Corey advises utilizing all available money to pay off debt if you have a lot of it. “If you have a little amount of debt and, for instance, $2,000 a month available for savings, you should utilize one-third of that amount to pay down your debt and save the remaining funds for retirement.”
Utilize all of your employee advantages.
In your 40s, Laux advises, you should at the very least be contributing to your 401(k) in an amount equal to the employment match. “Even if you weren’t generating any money on that investment, the employer match makes your money twice.”
Every business offers a distinct retirement plan, so according to Corey, you should research your contribution cap and make the most of it.
You may be able to contribute more than you think, Corey advises, so find out how your pretax contribution will affect your cash flow.
2015 tax-deferred 401(k) contribution limits for people in their 40s are $18,000 maximum.
Laux hopes that the employer-sponsored retirement plan has a representative who can explain the plan’s investing alternatives.

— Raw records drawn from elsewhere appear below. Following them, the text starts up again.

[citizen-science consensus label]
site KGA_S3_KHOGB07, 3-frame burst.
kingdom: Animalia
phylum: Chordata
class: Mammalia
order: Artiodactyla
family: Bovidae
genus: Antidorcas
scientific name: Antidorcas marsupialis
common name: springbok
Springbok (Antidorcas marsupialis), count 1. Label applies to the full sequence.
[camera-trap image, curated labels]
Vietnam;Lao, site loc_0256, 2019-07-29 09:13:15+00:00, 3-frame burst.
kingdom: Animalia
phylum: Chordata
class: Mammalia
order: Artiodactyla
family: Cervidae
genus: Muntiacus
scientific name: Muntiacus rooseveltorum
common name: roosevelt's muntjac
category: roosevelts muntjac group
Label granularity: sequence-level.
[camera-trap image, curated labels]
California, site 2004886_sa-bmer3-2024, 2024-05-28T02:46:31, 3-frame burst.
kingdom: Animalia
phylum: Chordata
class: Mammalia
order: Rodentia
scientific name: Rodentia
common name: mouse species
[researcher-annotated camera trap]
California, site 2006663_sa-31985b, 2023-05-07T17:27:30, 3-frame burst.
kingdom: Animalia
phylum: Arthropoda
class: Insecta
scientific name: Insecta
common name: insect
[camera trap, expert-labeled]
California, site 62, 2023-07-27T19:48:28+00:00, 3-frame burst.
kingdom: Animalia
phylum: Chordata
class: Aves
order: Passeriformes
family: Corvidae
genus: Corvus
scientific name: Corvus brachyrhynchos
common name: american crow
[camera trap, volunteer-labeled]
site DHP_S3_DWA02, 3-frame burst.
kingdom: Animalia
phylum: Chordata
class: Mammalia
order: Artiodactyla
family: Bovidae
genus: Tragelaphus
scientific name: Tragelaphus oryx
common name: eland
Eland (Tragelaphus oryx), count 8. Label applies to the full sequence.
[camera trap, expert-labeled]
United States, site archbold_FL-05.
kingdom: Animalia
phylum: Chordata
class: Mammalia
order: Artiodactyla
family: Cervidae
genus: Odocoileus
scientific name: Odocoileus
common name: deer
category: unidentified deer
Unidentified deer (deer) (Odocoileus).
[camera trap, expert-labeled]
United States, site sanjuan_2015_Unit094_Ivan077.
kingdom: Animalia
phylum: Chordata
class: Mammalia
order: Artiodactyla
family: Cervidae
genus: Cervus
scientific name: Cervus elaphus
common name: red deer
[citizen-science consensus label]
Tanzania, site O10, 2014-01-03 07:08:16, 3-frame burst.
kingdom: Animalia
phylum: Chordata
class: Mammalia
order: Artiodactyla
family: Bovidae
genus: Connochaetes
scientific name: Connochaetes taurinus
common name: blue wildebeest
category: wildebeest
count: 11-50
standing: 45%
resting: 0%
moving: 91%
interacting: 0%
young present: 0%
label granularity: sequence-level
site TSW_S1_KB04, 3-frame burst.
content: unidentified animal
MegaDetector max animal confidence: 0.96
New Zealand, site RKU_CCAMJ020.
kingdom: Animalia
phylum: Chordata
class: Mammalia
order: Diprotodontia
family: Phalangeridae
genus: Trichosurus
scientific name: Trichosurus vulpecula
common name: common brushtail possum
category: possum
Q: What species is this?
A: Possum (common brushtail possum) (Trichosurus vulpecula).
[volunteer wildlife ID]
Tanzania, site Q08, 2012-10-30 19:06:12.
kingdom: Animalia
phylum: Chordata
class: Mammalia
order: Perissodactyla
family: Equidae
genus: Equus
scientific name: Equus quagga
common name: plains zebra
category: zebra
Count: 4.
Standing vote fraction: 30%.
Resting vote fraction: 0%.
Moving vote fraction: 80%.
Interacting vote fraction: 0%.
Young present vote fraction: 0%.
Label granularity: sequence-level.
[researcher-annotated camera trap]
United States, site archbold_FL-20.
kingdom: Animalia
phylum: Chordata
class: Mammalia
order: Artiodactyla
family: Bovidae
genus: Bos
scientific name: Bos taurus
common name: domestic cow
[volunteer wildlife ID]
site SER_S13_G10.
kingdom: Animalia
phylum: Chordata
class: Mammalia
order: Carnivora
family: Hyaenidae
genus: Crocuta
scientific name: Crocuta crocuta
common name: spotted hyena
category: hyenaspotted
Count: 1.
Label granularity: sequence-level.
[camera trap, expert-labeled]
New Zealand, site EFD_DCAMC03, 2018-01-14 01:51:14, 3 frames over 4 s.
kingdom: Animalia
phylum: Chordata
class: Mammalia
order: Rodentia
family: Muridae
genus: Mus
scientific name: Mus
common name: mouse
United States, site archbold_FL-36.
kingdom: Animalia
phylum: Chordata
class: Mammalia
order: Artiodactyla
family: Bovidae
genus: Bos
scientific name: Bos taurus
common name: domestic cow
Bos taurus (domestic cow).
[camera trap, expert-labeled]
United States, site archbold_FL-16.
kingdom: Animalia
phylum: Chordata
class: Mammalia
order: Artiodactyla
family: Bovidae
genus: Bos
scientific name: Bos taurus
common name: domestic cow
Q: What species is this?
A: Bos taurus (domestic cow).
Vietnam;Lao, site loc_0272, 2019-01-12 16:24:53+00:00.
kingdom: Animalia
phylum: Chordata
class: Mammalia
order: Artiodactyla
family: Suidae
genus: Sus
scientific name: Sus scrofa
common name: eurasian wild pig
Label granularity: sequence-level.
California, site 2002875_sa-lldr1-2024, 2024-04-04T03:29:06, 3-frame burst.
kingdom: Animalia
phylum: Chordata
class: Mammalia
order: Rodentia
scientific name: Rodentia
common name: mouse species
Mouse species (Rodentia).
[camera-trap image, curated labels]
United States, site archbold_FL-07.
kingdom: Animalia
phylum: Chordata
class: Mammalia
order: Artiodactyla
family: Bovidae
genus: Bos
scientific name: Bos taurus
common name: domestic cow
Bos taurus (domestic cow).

People need to know, in instance, why it could be wiser to be slightly more aggressive with their investments at 42 rather than at 62.
Set up your own retirement strategies
According to your income, Merrill Lynch’s Corey advises contributing as much as is permitted to either a regular individual retirement account or a Roth IRA in addition to retirement savings at work.
For persons in their 40s, the maximum contribution to a Roth or regular IRA increased to $5,500 in 2013. With a Roth IRA, you pay taxes now on your contributions but can potentially avoid paying a greater tax down the road. A Roth IRA would be a better option if you share my belief that tax rates are rising.
While Roth IRAs are only open to married couples with an adjusted gross income of up to $183,000 and single filers with an adjusted gross income of up to $116,000 in 2015, traditional IRA contributions are not income-restricted.
Retirement may feel far off at age 40, but it’s crucial to make the biggest contribution you can to your retirement plans, advises Corey. “You’ll need $2 million in assets if your annual income in retirement is $80,000. If you’re in your 40s, I wouldn’t recommend including Social Security benefits in your planning since they might not be available or they might be means-tested.
Save money for college costs.
Depending on your children’s ages, if you have children and you are in your 40s, you may already have begun saving for their college expenses. The best financial advice is to begin saving as soon as you can following the birth of your children, even if you can only save a tiny amount. As your salary improves, hopefully you can raise the amount you set aside for education.
To lessen the amount you or your children would need to borrow to attend college, you can start a 529 college savings plan. A prepaid tuition plan is another option that many public colleges provide, allowing you to lock in tuition at the current rates.
According to Laux, families should have a reasoned discussion about options to reduce college costs, such as selecting a public university over a private one, serving in the military, or enrolling in a four-year university after two years at a community college.
Starting your college savings early is one of the best things you can do, advises Laux. “Paying for all of your children’s college expenses may not be advisable or suitable if you’re in your 40s, have kids who are close to college age, and haven’t saved much for retirement.”
Laux suggests that one solution is to let your children work during their college years to cover some of their own expenses.